Written problem: Please put the lines into a Markdown table with the columns "No." and "Line," starting at the line that contains "Examining [314,332], is" and ending with the last line. Skip blank lines and leave the pictures out.

--- START Dataset entries ---

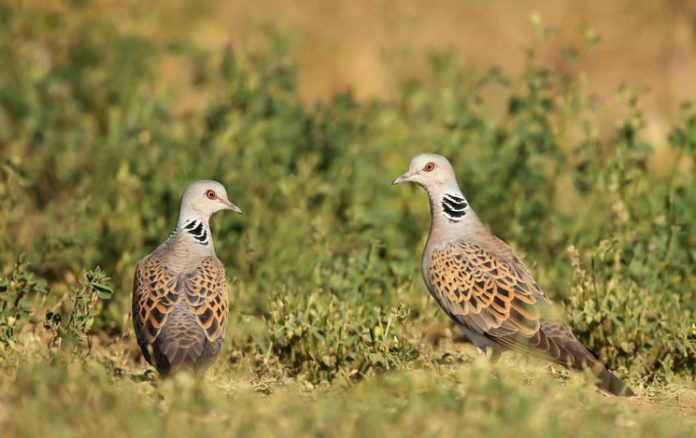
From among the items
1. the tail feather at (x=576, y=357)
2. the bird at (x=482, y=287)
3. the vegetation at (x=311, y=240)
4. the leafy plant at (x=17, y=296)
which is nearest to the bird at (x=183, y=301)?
the vegetation at (x=311, y=240)

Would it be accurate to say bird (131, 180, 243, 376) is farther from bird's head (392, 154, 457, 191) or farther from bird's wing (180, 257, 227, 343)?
bird's head (392, 154, 457, 191)

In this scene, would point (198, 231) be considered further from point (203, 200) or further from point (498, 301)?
point (498, 301)

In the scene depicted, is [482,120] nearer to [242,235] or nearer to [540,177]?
[540,177]

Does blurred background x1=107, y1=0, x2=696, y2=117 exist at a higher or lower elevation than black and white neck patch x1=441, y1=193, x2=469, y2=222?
higher

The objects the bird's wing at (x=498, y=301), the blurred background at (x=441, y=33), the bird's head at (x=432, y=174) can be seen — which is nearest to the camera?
the bird's wing at (x=498, y=301)

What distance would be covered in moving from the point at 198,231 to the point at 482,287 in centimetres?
157

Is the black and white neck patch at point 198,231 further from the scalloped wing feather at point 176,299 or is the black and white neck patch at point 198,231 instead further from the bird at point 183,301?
the scalloped wing feather at point 176,299

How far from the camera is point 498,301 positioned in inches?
238

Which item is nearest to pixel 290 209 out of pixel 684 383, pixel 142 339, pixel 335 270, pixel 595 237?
pixel 335 270

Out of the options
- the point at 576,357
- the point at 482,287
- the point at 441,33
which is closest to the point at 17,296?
the point at 482,287

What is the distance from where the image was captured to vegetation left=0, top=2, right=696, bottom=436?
4789 mm

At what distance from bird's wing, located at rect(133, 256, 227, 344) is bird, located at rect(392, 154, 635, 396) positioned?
46.4 inches

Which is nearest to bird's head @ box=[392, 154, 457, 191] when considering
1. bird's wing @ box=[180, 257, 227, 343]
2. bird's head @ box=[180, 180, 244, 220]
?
bird's head @ box=[180, 180, 244, 220]

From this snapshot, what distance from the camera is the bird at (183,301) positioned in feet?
18.3
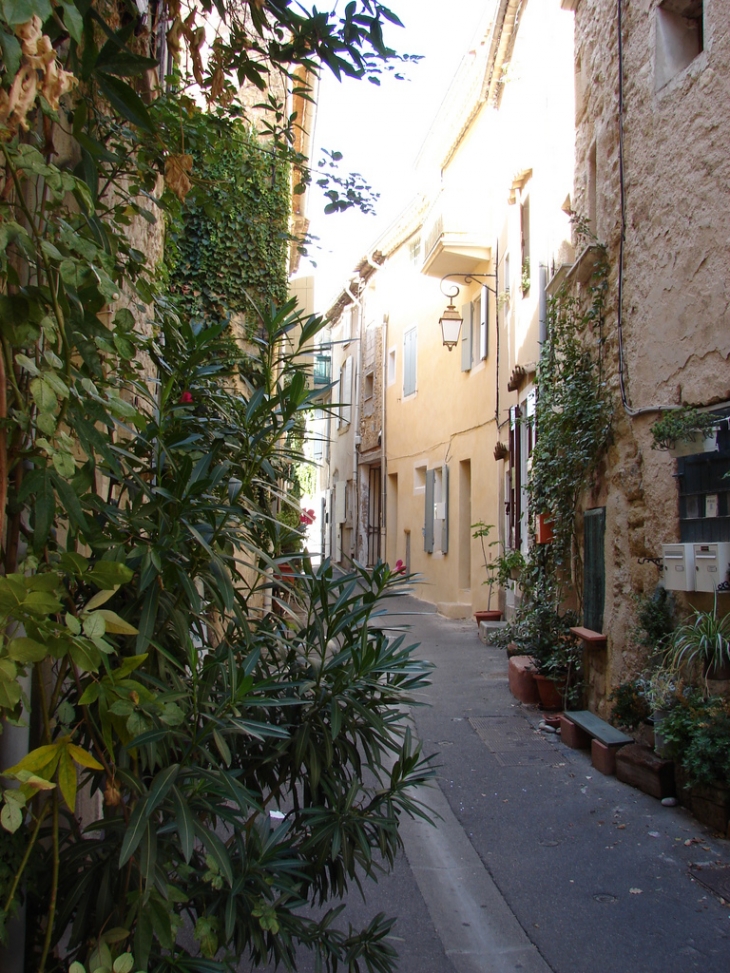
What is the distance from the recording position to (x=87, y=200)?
179 cm

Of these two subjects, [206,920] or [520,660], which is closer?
[206,920]

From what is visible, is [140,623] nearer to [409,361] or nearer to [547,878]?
[547,878]

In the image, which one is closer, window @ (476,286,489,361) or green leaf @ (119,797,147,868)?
green leaf @ (119,797,147,868)

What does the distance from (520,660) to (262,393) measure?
665 cm

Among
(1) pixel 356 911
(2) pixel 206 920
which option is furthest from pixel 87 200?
(1) pixel 356 911

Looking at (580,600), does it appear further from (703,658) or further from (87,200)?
(87,200)

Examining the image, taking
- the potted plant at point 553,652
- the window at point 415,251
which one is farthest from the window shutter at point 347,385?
the potted plant at point 553,652

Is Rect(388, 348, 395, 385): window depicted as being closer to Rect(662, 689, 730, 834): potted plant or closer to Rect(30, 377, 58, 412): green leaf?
Rect(662, 689, 730, 834): potted plant

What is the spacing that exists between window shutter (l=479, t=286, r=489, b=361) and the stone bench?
7.92 meters

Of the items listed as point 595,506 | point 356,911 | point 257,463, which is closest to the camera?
point 257,463

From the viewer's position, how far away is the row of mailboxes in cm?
477

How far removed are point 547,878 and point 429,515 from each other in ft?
42.8

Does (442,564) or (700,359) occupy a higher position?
(700,359)

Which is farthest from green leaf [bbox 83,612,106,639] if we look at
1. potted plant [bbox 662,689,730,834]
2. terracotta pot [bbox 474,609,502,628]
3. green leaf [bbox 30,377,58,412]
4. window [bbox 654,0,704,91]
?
terracotta pot [bbox 474,609,502,628]
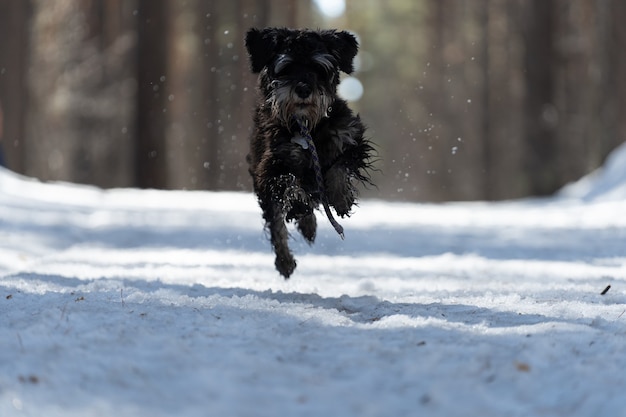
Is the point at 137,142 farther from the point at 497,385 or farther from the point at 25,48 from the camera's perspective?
the point at 497,385

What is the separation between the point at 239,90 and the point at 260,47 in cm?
2990

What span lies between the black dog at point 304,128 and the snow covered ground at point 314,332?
707mm

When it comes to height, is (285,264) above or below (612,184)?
below

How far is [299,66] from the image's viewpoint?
6375 mm

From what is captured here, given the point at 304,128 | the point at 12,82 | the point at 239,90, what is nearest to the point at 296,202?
the point at 304,128

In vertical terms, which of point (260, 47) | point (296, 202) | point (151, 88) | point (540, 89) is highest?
point (540, 89)

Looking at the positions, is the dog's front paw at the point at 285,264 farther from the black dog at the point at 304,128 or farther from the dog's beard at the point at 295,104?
the dog's beard at the point at 295,104

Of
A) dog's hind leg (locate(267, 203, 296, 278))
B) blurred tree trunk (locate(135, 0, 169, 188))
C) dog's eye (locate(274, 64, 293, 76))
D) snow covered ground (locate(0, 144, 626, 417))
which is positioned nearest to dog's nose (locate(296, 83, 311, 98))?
dog's eye (locate(274, 64, 293, 76))

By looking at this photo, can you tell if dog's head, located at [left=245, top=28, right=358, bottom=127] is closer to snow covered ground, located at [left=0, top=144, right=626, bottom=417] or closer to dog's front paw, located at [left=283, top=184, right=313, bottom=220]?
dog's front paw, located at [left=283, top=184, right=313, bottom=220]

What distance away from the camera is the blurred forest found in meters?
21.4

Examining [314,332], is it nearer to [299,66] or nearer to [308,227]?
[299,66]

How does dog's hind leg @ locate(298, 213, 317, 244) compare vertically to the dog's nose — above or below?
below

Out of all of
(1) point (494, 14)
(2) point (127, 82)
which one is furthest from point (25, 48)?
(1) point (494, 14)

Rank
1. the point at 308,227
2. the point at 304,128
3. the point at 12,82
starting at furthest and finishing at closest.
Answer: the point at 12,82 < the point at 308,227 < the point at 304,128
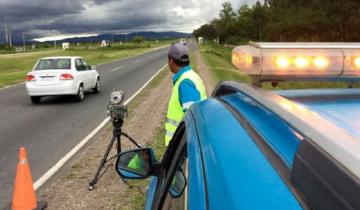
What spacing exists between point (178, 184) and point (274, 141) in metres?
0.96

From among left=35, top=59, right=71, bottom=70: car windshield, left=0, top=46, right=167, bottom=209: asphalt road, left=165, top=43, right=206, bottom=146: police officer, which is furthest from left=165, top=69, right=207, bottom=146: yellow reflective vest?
left=35, top=59, right=71, bottom=70: car windshield

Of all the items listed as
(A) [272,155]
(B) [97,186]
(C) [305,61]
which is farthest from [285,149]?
(B) [97,186]

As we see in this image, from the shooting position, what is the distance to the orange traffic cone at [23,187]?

--- END Dataset entries ---

Result of this task:
| No. | Line |
|---|---|
| 1 | Examining [314,332], is it nearer to [299,66] or nearer to [308,227]? |
| 2 | [299,66] |
| 3 | How does dog's hind leg @ locate(298, 213, 317, 244) compare vertically to the dog's nose — above or below? |
| 4 | below |
| 5 | Out of all of |
| 6 | (1) point (494, 14) |
| 7 | (2) point (127, 82) |
| 8 | which one is furthest from point (25, 48)? |
| 9 | (1) point (494, 14) |
| 10 | Rank |
| 11 | 1. the point at 308,227 |
| 12 | 2. the point at 304,128 |
| 13 | 3. the point at 12,82 |
| 14 | starting at furthest and finishing at closest. |
| 15 | Answer: the point at 12,82 < the point at 308,227 < the point at 304,128 |
| 16 | What spacing exists between point (178, 184) and point (274, 141) in metres? |
| 17 | 0.96 |
| 18 | From among left=35, top=59, right=71, bottom=70: car windshield, left=0, top=46, right=167, bottom=209: asphalt road, left=165, top=43, right=206, bottom=146: police officer, which is furthest from left=165, top=69, right=207, bottom=146: yellow reflective vest? |
| 19 | left=35, top=59, right=71, bottom=70: car windshield |
| 20 | Of all the items listed as |
| 21 | (A) [272,155] |
| 22 | (B) [97,186] |
| 23 | (C) [305,61] |
| 24 | which is farthest from [285,149]? |
| 25 | (B) [97,186] |
| 26 | As we see in this image, from the shooting position, what is the distance to the orange traffic cone at [23,187]? |